Most operations shops are well down the road to highly automated configuration and provisioning systems. Sometimes this transformation is part of a DevOps transformation, and other times it's because it's the best way to manage change in the environment.
These systems are very good at creating system artifacts that fit our needs, but issues still arise the first time a development team deploys an application to the node. Problems aren't caught until a human gets involved, and troubleshooting is a long, manual process involving checklists and ad-hoc fixes. How do we smooth that rocky road where operations and development artifacts meet?
Enter CI/CD
Continuous integration and delivery (CI/CD) has been a watchword in IT shops for years, but primarily as a development process. CI is about the automation of testing for changes made to the code and to prevent changes introduced to the codebase from breaking the application. CD is about making sure that any final artifacts are suitable for use in a production environment. Any application build that makes it through integration tests can be identified for easy deployment.
From an operations point of view, our "application" is a fit for a server or a container. Our "code" is the individual automation snippets that do actions. Our "build" is the blueprint for stringing those snippets together to get a working system. All changes to an automation script or file should be tested to ensure they don't cause problems.
Think of the tests of your automation like bench or smoke tests. Most automation doesn't consist of one big blob of code for each system. Rather, we've adopted other patterns, like "don't repeat yourself" (DRY) to build reusable chunks of automation that we can recombine to get the configuration we want. These sorts of tests let us find integration issues between roles, uncover problems before they show up in production, and generally prove that the system is fit for its purpose. A CI/CD pipeline is a tool designed to run and manage these sorts of tests and sign-offs.
Foundations for solid pipelines
We need to agree on a few principles to take advantage of a pipeline in operations:
- All infrastructure code is in version control
- Version control is important in a non-pipeline environment but critical to the operations of a pipeline. Ops needs to be aware of what changes "broke the build" and provide clear guidance on what is deployable. This means you can be sure that a container image built and stored in a registry by the pipeline, or a virtual machine provisioned and configured by the automation, will be identical and functional.
- All infrastructure code changes get tested individually
- We make small changes to our codebase, and those changes are vetted for basic correctness. That includes syntax checking, functionality, dependencies, etc. This level of testing is like unit testing for an application.

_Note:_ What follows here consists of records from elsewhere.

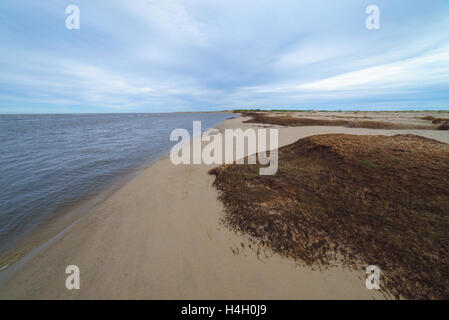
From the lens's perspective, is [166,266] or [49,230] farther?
→ [49,230]

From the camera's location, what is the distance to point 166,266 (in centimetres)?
265

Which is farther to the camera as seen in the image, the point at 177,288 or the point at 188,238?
the point at 188,238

- All infrastructure code gets tested as a combined system
- Infrastructure components are made up of discrete, smaller chunks and need to be tested as a whole. These tests are for characteristics and behaviors of what we decide is a "working system." Our automation may be correct and working, but still be incomplete or have conflicting steps in different roles (e.g., we started MySQL but didn't open the firewall, or we locked down the port in a security role).
Concrete Python
This is all abstract, so I'm going to walk through a simple example. The roles and the tests are not production quality, but hopefully, they're functional enough for you to use them as a starting point in your investigations. I'm also going to work with the tools that I'm most familiar with. Your environment will vary, but the concepts should translate between any of the tools in your toolbox. If you'd like to see the example code, you can check out the GitHub repository.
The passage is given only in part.